Our final stop was the Orkney Distillery, home to the famous Kirkjuvagr Orkney Gin produced under the expert eye of head distiller, Louis Wright. A micro distillery producing gin, yes gin, in a land renowned for another spirit, may come as a surprise to some but gin is becoming very popular.
As we sail from Kirkwall the pipes and drums of the Kirkwall City Pipe Band play us away. A fitting way to say goodbye as we head to our next port of call, Portree on the Isle of Skye.

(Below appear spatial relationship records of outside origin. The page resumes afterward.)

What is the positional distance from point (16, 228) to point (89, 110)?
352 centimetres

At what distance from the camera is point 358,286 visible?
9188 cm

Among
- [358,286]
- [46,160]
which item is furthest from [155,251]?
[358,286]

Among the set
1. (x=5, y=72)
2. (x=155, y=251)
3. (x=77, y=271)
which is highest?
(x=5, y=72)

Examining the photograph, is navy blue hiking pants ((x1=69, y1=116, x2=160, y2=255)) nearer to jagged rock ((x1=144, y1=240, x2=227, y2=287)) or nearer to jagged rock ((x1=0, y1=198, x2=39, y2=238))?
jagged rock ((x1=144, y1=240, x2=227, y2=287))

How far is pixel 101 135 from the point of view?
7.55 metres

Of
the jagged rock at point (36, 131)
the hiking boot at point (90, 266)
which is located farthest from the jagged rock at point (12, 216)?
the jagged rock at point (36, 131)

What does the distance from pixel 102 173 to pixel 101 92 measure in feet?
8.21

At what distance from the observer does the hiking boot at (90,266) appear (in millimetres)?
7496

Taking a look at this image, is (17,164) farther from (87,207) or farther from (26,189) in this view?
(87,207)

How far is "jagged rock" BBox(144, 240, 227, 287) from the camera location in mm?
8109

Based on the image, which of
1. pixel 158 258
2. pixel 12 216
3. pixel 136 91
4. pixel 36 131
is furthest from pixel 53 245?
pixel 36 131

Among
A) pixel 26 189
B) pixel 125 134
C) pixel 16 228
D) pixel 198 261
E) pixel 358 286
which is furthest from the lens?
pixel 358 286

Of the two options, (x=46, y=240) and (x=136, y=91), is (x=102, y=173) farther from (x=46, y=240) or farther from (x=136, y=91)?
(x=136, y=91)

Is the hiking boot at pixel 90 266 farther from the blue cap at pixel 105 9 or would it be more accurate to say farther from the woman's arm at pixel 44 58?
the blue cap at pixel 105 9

Many will know the ‘Skye Boat Song’ telling of the story of Bonnie Prince Charlie’s escape to the Isle of Skye, the largest island of the Inner Hebrides. Today, the ship anchors in the bay and we tender ashore before travelling across the island. Passing low rolling hills, loch views, cattle, sheep and uncluttered roads we head to Dunvegan Castle, home to the MacLeod’s, a clan that can trace its heritage back to the early 13th century and boasting not one, but two tartans: one yellow one green. The current head of the clan, Hugh Magnus MacLeod took over in 2007 and still maintains an apartment on the top floor. A tour of the castle is like stepping back in time as you gaze upon the beautiful furniture, paintings, and cases of antique swords. Standing on a rocky headland over the sea inlet to Loch Dunvegan and surrounded by gardens boasting all the colours of spring, this is definitely a place to visit. Travelling back to the ship, we spy seals basking in the sunshine along the shoreline and rocks of Loch Snizort.

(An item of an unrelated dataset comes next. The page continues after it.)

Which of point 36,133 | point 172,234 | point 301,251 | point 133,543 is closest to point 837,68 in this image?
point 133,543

The following day is Tobermory, a small town on the Isle of Mull featuring brightly coloured houses, cafes, restaurants and shops. Its busy small harbour makes it a very popular location for visitors to Western Scotland and is used as the location for the children’s television programme ‘Balamory’. Leaving the picturesque town behind, we travel south east across the island to Duart Castle, ancestral home to the Clan Maclean since the 14th century. However due to clan wars, the castle changed hands several times and became almost a ruin before being purchased in 1910 by Sir Fitzroy MacLean, 26th clan chief. Situated on a peninsula overlooking the Sound of Mull and the entrances to Lochs Linnie and Etive, it affords a breathtaking vista. In the grounds are a tea shop selling wonderful homemade scones and fruit cake, and a small but well stocked gift shop. Driving back to the ship, a bright sun shines from a cloudless blue sky, the fields have become alive with sheep and lambs, their white coats a contrast to the rich yellow of the Gorse hedgerows and green grass. Highland cattle with their long horns and woolly coats ignore us as we pass. Arriving back in town, there’s time to visit the Tobermory Distillery, one of the oldest in Scotland, before tendering back to the ship. The next day is Dublin where I reluctantly leave the ship before it cruises on to the Isles of Scilly, Guernsey and Honfleur and returns to Tilbury.
If you are looking for a cruise that unveils beautiful locations, history and breathtaking scenery near to home aboard a ship that for me never disappoints, then this is a cruise for you.